> [Requirements]:
**a.** In the forum thread about wireless network setup below, what is "my_key" said to be?
**b.** Translate this sentence from the forum thread on wireless setup into French: "This is one of the things that has been confusing me from day one."
**c.** Carry on the forum thread about wireless network setup below, picking up after its final post.

As I said above, if you know all this and are just worrying

about conf.d setup, my apologies.

----------

## Zzormpas

This is one of the things that has been confusing me from day one. I know my essid, but I haven't a clue about the value of "my_key". How do I find out?

----------

## FcukThisGame

my_key is just your wireless network password. If you don't know it, you're either

A.) trying to bum off your parents' or somebody else's wireless network

B.) you got it used

C.) you've got a weird router

what kind of router do you have?

Chances are you need to just log into your router (most likely 192.168.1.1 with username admin and password admin)

----------

## Zzormpas

Ok, no signal found with iwconfig. I know there's one present from the airport extreme that is about 10 feet away, plus it "used to work" on this same laptop with the same wireless card with an old installation of RH 9.

> [Dataset extract]:
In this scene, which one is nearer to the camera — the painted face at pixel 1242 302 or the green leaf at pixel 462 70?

* * *

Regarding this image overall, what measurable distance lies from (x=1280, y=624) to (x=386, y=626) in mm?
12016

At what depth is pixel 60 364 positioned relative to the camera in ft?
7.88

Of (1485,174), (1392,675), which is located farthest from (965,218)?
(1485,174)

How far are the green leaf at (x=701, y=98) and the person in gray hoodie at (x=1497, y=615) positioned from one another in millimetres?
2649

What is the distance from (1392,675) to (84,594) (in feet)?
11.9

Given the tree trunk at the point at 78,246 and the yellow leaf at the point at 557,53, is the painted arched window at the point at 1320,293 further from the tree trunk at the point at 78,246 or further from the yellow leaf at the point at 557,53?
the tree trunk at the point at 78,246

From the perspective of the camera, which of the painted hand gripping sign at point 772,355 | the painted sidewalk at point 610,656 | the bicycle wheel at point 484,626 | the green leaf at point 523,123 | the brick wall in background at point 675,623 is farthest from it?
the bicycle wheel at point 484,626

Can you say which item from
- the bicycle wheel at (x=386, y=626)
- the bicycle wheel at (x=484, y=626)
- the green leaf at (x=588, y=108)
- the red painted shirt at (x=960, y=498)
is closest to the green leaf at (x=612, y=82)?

---

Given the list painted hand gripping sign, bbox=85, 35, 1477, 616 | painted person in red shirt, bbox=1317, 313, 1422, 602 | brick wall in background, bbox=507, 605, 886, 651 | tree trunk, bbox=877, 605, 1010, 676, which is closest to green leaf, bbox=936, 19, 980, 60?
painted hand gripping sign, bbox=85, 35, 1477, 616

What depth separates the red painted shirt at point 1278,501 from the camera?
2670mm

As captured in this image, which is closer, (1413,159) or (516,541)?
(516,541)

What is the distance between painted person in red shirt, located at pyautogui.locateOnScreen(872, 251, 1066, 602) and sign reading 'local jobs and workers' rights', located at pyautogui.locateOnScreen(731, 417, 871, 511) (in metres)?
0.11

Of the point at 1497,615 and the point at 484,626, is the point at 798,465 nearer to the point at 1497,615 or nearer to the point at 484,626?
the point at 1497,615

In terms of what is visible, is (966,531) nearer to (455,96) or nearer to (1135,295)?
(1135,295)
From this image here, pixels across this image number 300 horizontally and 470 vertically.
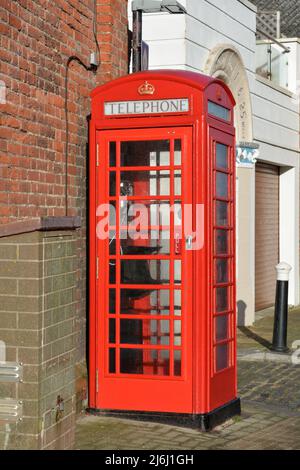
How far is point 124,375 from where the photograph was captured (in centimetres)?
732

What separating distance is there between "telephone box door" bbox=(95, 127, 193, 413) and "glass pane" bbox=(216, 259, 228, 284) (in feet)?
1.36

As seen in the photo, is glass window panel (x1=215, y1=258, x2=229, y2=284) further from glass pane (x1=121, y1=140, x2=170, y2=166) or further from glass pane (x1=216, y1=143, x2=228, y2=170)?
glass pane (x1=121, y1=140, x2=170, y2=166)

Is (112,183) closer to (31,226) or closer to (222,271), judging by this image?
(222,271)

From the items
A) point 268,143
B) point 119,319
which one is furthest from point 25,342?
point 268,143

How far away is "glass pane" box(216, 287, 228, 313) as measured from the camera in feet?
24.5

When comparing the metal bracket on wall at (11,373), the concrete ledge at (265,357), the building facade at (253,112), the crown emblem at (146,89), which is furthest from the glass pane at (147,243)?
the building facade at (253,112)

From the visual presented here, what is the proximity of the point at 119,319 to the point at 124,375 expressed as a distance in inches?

> [Final answers]:
**a.** It is the wireless network password.

**b.** C'est l'une des choses qui me déroutent depuis le premier jour.

**c.**
----------

## ocean

I am trying to connect to my router as well, I had disabled the security but it just wouldn't work for some reason, I'm pretty sure that I have my wireless card driver installed, what should I do?  Thanks.

----------

## albright

long ago, you said that an XP box worked; so if you can,

go into the devil's playground and check the wireless

configuration. It should tell you the essid and the key

(on second thought, will it show the key??).

You could also emerge kwifimanager and see if it

can scan the area for wireless networks?

Probably, you are not far from getting this working ...

----------

## wxqc11h

Sorry for of topic but my question is too short to start a new topic and its related in some way.

How to force iwconfig to change radio off to on status ??

At the moment im using kwifimanager to switch it bt its sick!  :Smile: )

cheers!

----------

## albright

 *Quote:*   

> How to force iwconfig to change radio off to on status ??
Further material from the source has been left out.